[Entries on spatial positioning]
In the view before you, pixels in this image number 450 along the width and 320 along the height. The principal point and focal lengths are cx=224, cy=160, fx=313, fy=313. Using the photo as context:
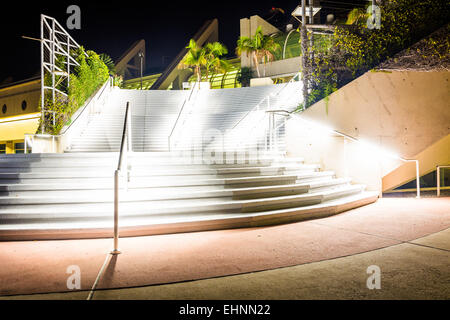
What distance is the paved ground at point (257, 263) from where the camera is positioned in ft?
8.25

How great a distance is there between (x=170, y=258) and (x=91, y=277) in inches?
32.5

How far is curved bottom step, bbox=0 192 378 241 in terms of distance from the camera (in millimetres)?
4164

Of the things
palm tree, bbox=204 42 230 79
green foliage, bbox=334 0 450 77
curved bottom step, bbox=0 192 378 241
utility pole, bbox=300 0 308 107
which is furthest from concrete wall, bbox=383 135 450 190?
palm tree, bbox=204 42 230 79

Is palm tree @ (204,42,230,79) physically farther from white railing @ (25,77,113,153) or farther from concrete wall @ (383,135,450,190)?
concrete wall @ (383,135,450,190)

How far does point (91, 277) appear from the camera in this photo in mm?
2850

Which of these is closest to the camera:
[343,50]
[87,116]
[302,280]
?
[302,280]

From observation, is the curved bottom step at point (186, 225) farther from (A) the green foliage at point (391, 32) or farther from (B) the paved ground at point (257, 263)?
(A) the green foliage at point (391, 32)

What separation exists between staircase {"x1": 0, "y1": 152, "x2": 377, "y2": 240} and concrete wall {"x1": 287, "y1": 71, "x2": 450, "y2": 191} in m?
1.51

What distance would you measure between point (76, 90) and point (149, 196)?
40.1 ft

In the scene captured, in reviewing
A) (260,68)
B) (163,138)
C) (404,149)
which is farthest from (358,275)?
(260,68)

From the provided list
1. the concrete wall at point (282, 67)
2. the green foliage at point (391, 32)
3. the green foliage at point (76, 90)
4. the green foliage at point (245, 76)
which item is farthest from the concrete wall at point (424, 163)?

* [Prompt]: Transcribe every one of the rows above verbatim, and leave the pictures out of your copy.

* [Exercise response]:
In the view before you, pixels in this image number 450 along the width and 320 along the height. The principal point and focal lengths are cx=224, cy=160, fx=313, fy=313. Using the photo as context:
What distance is the paved ground at point (257, 263) from where the camera is positioned in ft?
8.25

How great a distance is there between (x=170, y=258) and (x=91, y=277) in inches?
32.5

How far is curved bottom step, bbox=0 192 378 241 in terms of distance from the camera (in millimetres)?
4164

Of the things
palm tree, bbox=204 42 230 79
green foliage, bbox=334 0 450 77
curved bottom step, bbox=0 192 378 241
utility pole, bbox=300 0 308 107
which is furthest from concrete wall, bbox=383 135 450 190?
palm tree, bbox=204 42 230 79

Is palm tree @ (204,42,230,79) physically farther from white railing @ (25,77,113,153) or farther from concrete wall @ (383,135,450,190)?
concrete wall @ (383,135,450,190)

How far does point (91, 277) appear from the camera in this photo in mm?
2850

Which of these is closest to the camera:
[343,50]
[87,116]
[302,280]
?
[302,280]

From observation, is the curved bottom step at point (186, 225) farther from (A) the green foliage at point (391, 32) or farther from (B) the paved ground at point (257, 263)?
(A) the green foliage at point (391, 32)

What separation exists between staircase {"x1": 0, "y1": 152, "x2": 377, "y2": 240} and concrete wall {"x1": 287, "y1": 71, "x2": 450, "y2": 191} in m?
1.51

What distance would you measure between point (76, 90) and point (149, 196)?
40.1 ft

In the scene captured, in reviewing
A) (260,68)
B) (163,138)
C) (404,149)
which is farthest from (358,275)?
(260,68)

From the provided list
1. the concrete wall at point (282, 67)
2. the green foliage at point (391, 32)
3. the green foliage at point (76, 90)
4. the green foliage at point (245, 76)
which item is farthest from the concrete wall at point (424, 163)?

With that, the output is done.